Os cachimbos são parte de uma complexa rede de comércio e intercâmbio cultural ligada à
produção e ao consumo de tabaco, que se iniciou no século XVI e conectou Europa, América e
África. Em uma sequência de trocas, idas e vindas, o tabaco e os cachimbos difundiram-se como
parte da expansão do capitalismo. Em uma rede de comércio e influência transatlântica, os
cachimbos foram levados da América, ainda nos primeiros anos de colonização, para o
continente europeu. Paralelamente, o tabaco produzido nas colônias americanas e os cachimbos
europeus foram usados como moeda de troca para a obtenção de escravos. Na África, como a
Europa, o gosto pelo tabaco expandiu-se com uma velocidade impressionante. Além disso, no
caso dos cativos, o interesse pelo tabaco foi incitado nos navios negreiros, onde eram distribuídos
cachimbos e tabaco.98

Os cachimbos de barro, ao contrário dos de caulim, estiveram limitados a produção e comércio


locais na África Subsaariana, Estudos Unidos e Brasil. As técnicas empregadas em sua
manufatura foram a moldagem e a modelagem. A primeira consiste no emprego de uma forma de
duas partes na produção das peças (da mesma forma que se faziam os de caulim), enquanto a
outra se vale predominantemente das próprias mãos do artesão.

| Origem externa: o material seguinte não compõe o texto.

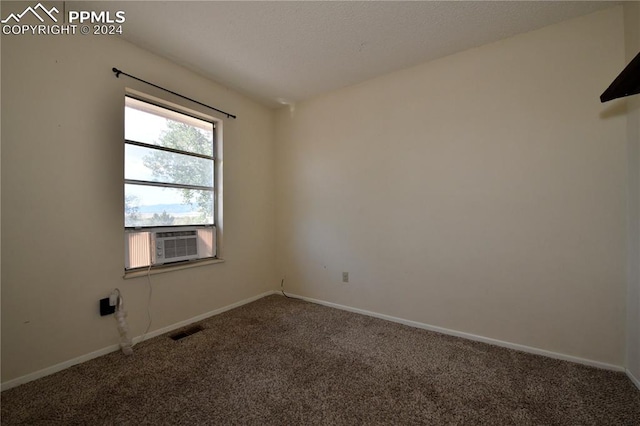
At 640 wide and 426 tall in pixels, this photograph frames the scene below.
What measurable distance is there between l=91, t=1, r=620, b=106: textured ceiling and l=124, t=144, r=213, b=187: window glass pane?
941 mm

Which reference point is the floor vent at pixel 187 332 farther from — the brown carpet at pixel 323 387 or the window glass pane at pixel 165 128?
the window glass pane at pixel 165 128

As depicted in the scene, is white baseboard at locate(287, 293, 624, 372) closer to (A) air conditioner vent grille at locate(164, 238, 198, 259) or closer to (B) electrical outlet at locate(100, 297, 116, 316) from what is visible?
(A) air conditioner vent grille at locate(164, 238, 198, 259)

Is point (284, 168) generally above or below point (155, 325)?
above

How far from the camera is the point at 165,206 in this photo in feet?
8.64

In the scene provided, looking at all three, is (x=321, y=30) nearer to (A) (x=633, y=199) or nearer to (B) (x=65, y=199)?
(B) (x=65, y=199)

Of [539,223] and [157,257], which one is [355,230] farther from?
[157,257]

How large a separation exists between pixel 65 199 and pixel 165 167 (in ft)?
2.76

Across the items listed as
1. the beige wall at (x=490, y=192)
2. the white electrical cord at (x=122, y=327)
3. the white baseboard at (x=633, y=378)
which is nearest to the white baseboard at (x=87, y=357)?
the white electrical cord at (x=122, y=327)

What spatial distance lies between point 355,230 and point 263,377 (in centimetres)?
178

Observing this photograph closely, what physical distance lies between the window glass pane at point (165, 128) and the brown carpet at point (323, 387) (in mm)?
1902

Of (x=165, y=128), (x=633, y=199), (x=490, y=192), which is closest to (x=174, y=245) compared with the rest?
(x=165, y=128)

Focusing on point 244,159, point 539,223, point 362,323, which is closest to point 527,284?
point 539,223

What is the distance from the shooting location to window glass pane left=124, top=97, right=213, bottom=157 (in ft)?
7.89

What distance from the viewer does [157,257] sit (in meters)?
2.53
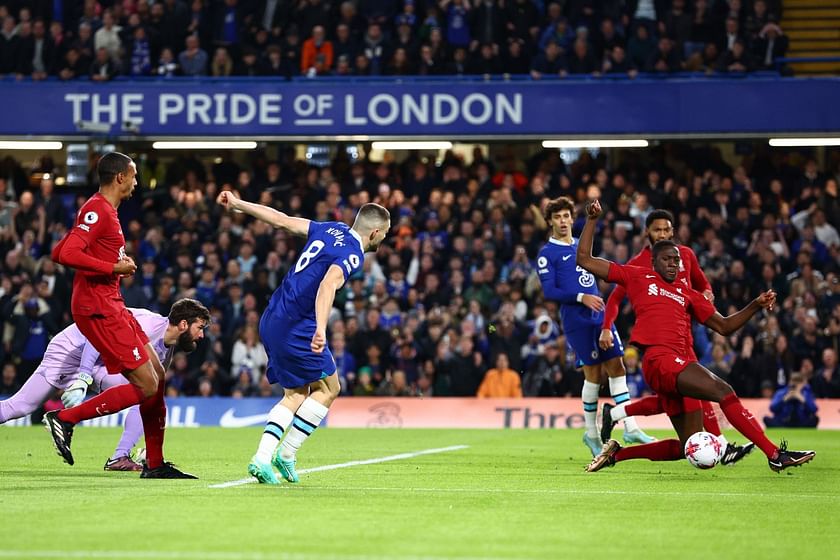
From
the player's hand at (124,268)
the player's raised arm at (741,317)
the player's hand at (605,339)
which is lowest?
the player's hand at (605,339)

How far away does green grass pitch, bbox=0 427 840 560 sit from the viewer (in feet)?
22.7

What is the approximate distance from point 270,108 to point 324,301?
18.1 meters

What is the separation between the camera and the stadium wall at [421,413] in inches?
861

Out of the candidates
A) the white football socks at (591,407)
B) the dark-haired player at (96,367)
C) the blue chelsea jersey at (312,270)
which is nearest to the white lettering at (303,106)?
the white football socks at (591,407)

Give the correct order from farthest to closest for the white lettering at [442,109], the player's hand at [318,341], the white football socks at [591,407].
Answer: the white lettering at [442,109] → the white football socks at [591,407] → the player's hand at [318,341]

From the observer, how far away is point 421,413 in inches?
882

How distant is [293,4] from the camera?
28531mm

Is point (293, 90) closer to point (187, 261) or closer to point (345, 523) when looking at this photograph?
point (187, 261)

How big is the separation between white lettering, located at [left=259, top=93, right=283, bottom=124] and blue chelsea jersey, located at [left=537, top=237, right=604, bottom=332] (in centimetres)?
1400

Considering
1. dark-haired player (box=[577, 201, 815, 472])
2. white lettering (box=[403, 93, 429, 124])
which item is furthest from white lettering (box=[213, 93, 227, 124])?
dark-haired player (box=[577, 201, 815, 472])

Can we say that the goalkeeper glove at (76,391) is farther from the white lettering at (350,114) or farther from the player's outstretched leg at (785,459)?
the white lettering at (350,114)

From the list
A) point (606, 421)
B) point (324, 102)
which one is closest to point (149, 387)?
point (606, 421)

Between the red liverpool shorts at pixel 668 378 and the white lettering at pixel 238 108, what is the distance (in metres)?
16.7

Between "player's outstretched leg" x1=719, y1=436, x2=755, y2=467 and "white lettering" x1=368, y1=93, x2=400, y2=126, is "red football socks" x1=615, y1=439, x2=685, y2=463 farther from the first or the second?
"white lettering" x1=368, y1=93, x2=400, y2=126
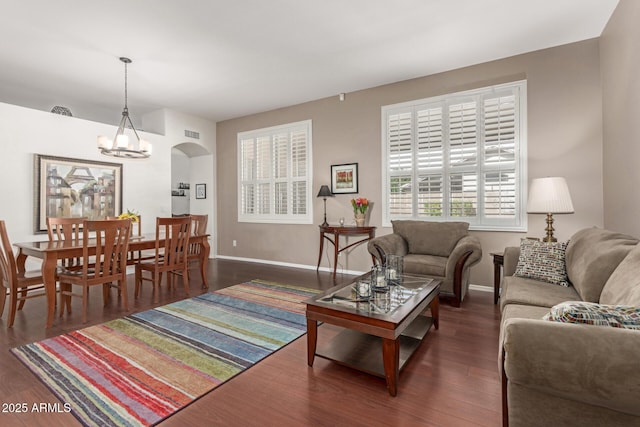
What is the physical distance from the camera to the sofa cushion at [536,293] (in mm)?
2049

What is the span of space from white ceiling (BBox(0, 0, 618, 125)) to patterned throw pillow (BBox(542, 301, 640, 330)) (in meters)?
2.79

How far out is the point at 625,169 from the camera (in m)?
2.71

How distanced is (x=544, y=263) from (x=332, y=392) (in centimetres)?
210

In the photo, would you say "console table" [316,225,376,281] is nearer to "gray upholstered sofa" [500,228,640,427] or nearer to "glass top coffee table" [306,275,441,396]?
"glass top coffee table" [306,275,441,396]

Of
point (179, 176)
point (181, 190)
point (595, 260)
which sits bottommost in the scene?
point (595, 260)

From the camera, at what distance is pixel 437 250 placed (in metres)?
3.84

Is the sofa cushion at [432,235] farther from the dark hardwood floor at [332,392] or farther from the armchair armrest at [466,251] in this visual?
the dark hardwood floor at [332,392]

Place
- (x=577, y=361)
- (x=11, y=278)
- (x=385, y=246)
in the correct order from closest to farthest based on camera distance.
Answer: (x=577, y=361) < (x=11, y=278) < (x=385, y=246)

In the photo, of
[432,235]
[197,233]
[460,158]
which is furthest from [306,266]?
[460,158]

No caso do Brasil, os cachimbos
de barro encontrados em coleções e nas escavações arqueológicas são majoritariamente feitos a
partir de moldes. Nas coleções analisadas de cachimbos de Minas Gerais a grande maioria dos
artefatos inteiros e fragmentos tinham sido produzidos por moldagem (ver Tabela 1).

98HANDLER, Jerome. “The Middle Passage and the Material Culture of Captive Africans”. Slavery and Abolition
.Vol. 30, n. 1., p. 1–26, 2009.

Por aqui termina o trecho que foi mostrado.